■ **Task objective**: Quote the data exactly, first line to the line containing "United States, site sanjuan_2010_Unit163_Ivan007.", with no pictures.

■ **Records for processing**:
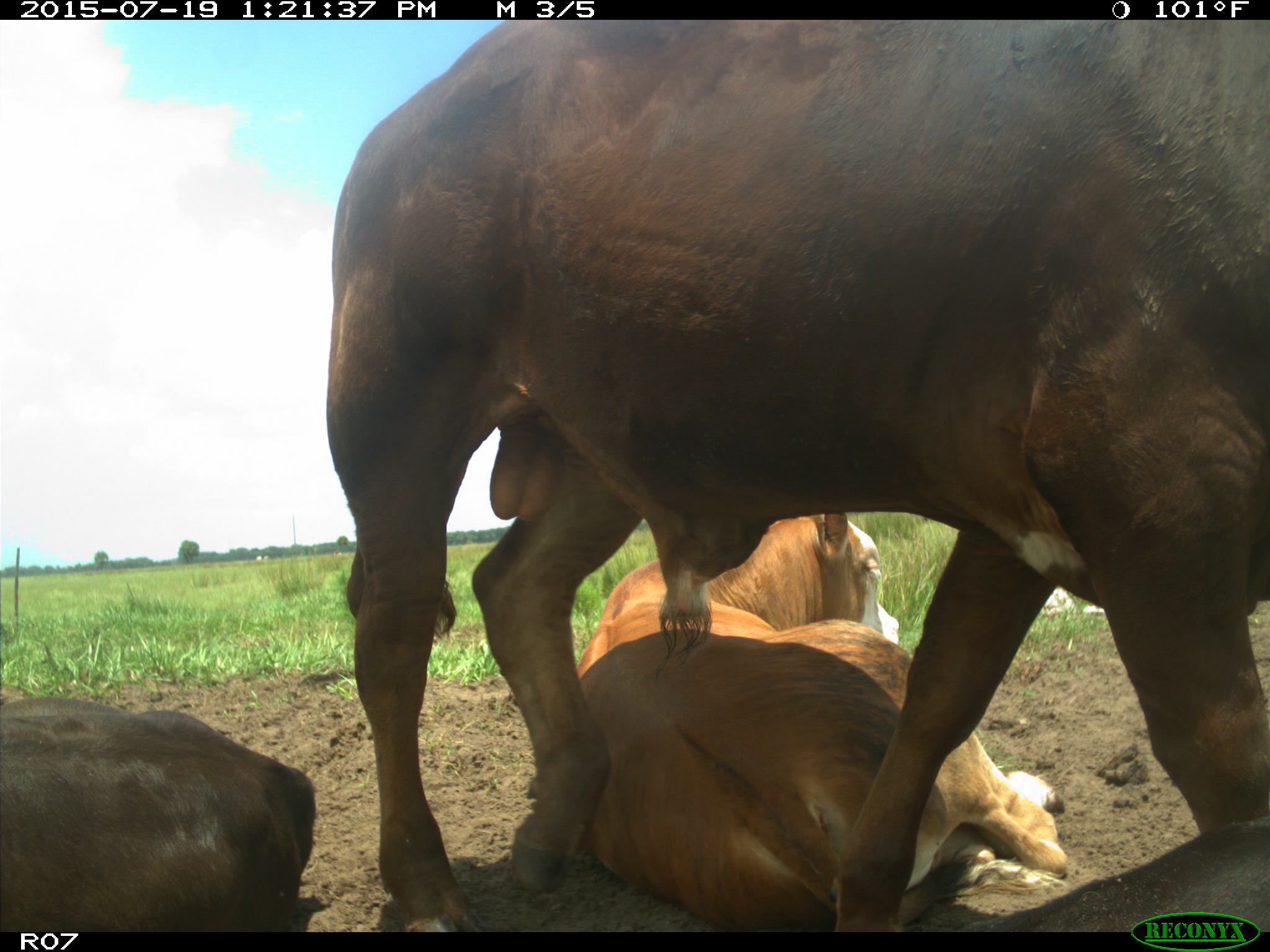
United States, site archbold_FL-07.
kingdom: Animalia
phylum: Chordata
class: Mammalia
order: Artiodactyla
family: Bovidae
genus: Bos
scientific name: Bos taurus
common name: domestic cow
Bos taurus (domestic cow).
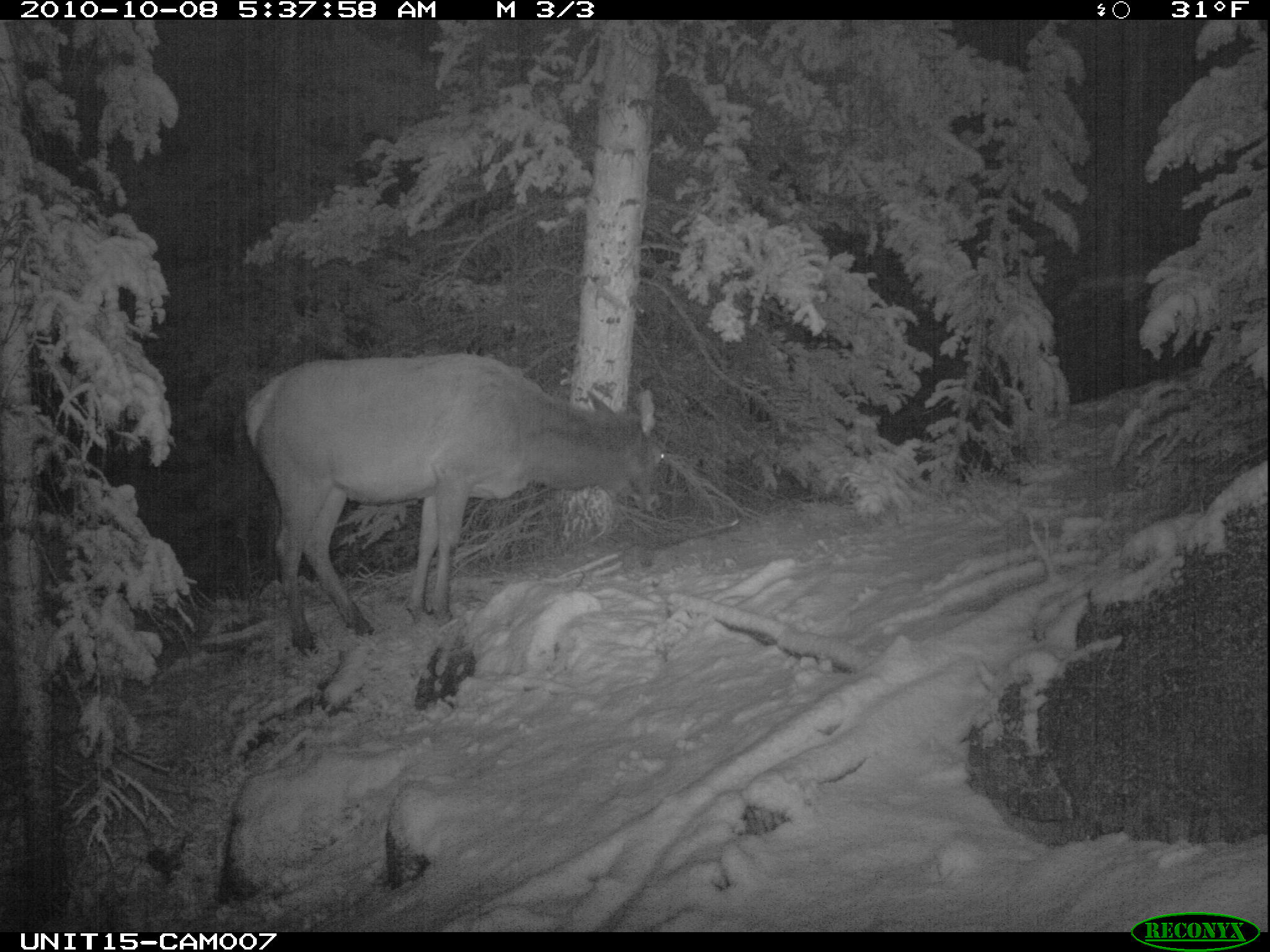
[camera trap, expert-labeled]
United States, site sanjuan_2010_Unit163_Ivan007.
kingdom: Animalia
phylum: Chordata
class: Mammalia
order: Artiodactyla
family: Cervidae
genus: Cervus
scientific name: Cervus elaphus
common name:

■ **Exercise answer**:
United States, site archbold_FL-07.
kingdom: Animalia
phylum: Chordata
class: Mammalia
order: Artiodactyla
family: Bovidae
genus: Bos
scientific name: Bos taurus
common name: domestic cow
Bos taurus (domestic cow).
[camera trap, expert-labeled]
United States, site sanjuan_2010_Unit163_Ivan007.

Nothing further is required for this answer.